Source extract:
**********

Comment by AlotOfReading

6 hours ago

I'm not terribly familiar with graph databases, but perhaps someone who is can explain the advantage of this awfully complicated seeming design. There's gremlin, cypher, yjs, and zod, all of which I understand are different languages for different problems.

What's the advantage of using all these different things in one system? You can do all of this in datalog. You get strong eventual consistency naturally. LLMs know how to write it. It's type safe. JS implementations exist [0].

[0] https://github.com/tonsky/datascript

Gremlin-like API gives end to end type safety if you're querying the database from TypeScript. This was the original motivation for the library.

Zod/Valibot/ArkType/Standard Schema support because you need a way to define your schema and this allows for that at runtime and compile time.

Y.js as a backing store because I needed to support offline sync, branching/forking, and I use Y.js for collaborative editing in my product, so I needed to be able to store the various CRDT types as properties within the graph. e.g. you can have a `description` property on your vertices or edges that is backed by a Y.Text or Y.XmlElement

Cypher because until the arrival of codemode it wasn't feasible to have LLMs write queries using the Gremlin-like API and LLMs already know Cypher.

Most of all though, this was an experiment that ended up being useful.

The advantage for property graph databases using Cypher query language is that the queries for things like "show me all systems connected to this system by links greater than 10Gbps up to n hops away" are vastly easier to write and faster to complete compared to SQL and relational databases. Cypher lets you easily search for arbitrary graph patters and the result is also a graph, not a denormalized table.

  • Parent commenter was asking compare to datalog (not SQL) which eats recursive graph transitions like this for lunch, making the queries very elegant to read ... while still staying relational.

    I'm personally of the opinion that "graph databases" should be relational databases; the relational model can subsume "graph" queries, but for all the reasons Codd laid out back in the 60s... network (aka connected graph) databases cannot do the latter.

    Let the query planner figure out the connectivity story, not a hardcoded data model.

      % 1. Base case: Directly connected systems (1 hop) with   bandwidth > 10
      fast_path(StartSys, EndSys, 1) :- 
          link(StartSys, EndSys, Bandwidth), 
          Bandwidth > 10.

**********

Information provided:
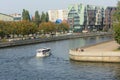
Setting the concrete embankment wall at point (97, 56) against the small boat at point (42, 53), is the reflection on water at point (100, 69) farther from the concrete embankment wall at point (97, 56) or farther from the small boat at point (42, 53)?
the small boat at point (42, 53)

**********

Requirement A:
Answer these from the graph database thread:
(i) What was the original motivation for the library's Gremlin-like API?
(ii) Which two Y.js types are given as possible backing for a `description` property?
(iii) What link is given for a JavaScript implementation of datalog?
Requirement B: Name every schema tool or standard whose support the graph database thread mentions.
Requirement C: According to the graph database thread, why was Cypher added to the library?
Use only the graph database thread for your answers, not the material.

Answer area A:
(i) End to end type safety when querying the database from TypeScript.
(ii) Y.Text and Y.XmlElement.
(iii) https://github.com/tonsky/datascript

Answer area B: Zod, Valibot, ArkType, Standard Schema

Answer area C: Until codemode arrived, it wasn't feasible to have LLMs write queries using the Gremlin-like API. LLMs already know Cypher.